Bloomberg are offering its US staff a $75 daily commuting stipend that they can spend however they want. And other companies are doing the best they can. This still lends credence to ‘the great resignation.’ Initially starting with the retail, food service, and hospitality sectors which were hard hit during the pandemic, it has since spread to other industries. By September 2021, the US Bureau of Labor Statistics reported 4.4 million resignations.

That’s where the most critical question lies…work from home, work from the office or stick to this new hybrid world culture?

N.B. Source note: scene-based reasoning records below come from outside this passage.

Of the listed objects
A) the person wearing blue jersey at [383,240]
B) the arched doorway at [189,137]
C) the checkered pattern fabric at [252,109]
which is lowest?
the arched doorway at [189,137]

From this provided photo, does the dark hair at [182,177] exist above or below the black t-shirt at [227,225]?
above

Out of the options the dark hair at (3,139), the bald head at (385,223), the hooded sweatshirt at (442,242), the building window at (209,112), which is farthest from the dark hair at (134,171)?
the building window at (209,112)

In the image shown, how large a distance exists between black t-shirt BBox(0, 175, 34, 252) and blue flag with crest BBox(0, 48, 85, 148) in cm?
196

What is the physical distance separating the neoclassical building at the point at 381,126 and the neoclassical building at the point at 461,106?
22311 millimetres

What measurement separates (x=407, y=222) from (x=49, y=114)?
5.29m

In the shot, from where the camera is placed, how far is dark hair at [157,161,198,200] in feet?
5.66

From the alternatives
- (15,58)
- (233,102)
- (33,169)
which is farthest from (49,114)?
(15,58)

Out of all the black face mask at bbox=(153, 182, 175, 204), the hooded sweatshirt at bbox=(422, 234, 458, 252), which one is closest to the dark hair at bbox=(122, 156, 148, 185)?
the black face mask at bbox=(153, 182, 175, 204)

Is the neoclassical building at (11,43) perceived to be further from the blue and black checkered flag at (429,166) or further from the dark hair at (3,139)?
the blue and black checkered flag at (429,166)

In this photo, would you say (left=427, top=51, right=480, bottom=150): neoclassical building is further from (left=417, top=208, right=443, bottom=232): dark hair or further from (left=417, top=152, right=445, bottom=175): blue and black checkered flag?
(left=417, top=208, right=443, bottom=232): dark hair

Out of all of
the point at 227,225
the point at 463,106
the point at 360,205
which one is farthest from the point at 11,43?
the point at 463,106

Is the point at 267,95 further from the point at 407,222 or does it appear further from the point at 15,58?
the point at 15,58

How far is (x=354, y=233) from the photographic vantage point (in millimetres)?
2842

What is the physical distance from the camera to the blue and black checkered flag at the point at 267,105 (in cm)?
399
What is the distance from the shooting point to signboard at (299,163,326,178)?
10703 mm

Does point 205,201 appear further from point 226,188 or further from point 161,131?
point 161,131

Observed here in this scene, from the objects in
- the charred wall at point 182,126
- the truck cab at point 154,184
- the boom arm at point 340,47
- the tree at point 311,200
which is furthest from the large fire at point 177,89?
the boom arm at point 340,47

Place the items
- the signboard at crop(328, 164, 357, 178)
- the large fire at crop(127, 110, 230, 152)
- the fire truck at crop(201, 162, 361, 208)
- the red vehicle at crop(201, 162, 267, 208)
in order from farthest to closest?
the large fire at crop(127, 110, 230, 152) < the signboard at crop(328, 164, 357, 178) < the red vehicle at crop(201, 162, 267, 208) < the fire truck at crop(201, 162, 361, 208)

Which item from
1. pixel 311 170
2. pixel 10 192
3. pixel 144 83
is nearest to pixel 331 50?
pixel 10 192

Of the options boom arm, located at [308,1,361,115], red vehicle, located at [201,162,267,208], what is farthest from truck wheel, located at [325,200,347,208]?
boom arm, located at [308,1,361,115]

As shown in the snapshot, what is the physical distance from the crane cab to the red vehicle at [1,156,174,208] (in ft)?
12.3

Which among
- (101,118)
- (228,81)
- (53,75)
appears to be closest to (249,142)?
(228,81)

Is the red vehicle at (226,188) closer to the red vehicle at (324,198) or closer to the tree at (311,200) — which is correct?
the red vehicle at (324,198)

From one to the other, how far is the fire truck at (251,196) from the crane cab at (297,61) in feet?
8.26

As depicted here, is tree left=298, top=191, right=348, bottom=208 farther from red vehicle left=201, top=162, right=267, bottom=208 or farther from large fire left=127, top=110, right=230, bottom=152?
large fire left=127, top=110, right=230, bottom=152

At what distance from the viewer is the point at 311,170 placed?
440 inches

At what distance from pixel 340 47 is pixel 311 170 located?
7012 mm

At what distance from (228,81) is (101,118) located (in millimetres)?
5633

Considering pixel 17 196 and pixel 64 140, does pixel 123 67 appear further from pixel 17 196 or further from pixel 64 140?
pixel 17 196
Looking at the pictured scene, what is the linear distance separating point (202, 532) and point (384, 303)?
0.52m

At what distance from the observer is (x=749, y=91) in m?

Borris Johnson thinks, “We need to get back into the habit of getting into the office.” Because his experience of working from home “is you spend an awful lot of time making another cup of coffee and then, you know, getting up, walking very slowly to the fridge, hacking off a small piece of cheese, then walking very slowly back to your laptop and then forgetting what it was you’re doing.”

While New York City Mayor Eric Adams says you “can't stay home in your pajamas all day."

In the end, does it really matter where we work if efficiency and productivity are great? We’ve proven that companies can trust us to achieve the same results — or better! — and on time with this hybrid model. Employees can be more flexible, which boosts satisfaction, improves both productivity and retention, and improves diversity in the workplace because corporations can hire through the US and indeed all over the world.

We’ve seen companies make this work in many ways, through virtual lunches, breakout rooms, paint and prosecco parties, and — the most popular — trivia nights.

As much as we strive for normalcy, the last two years cannot simply be erased. So instead of wiping out this era, it's time to embrace the change and find the right world culture for you.

What would get you into the office? Free lunch? A gym membership? Permission to hang out with your dog? Some employers are trying just that.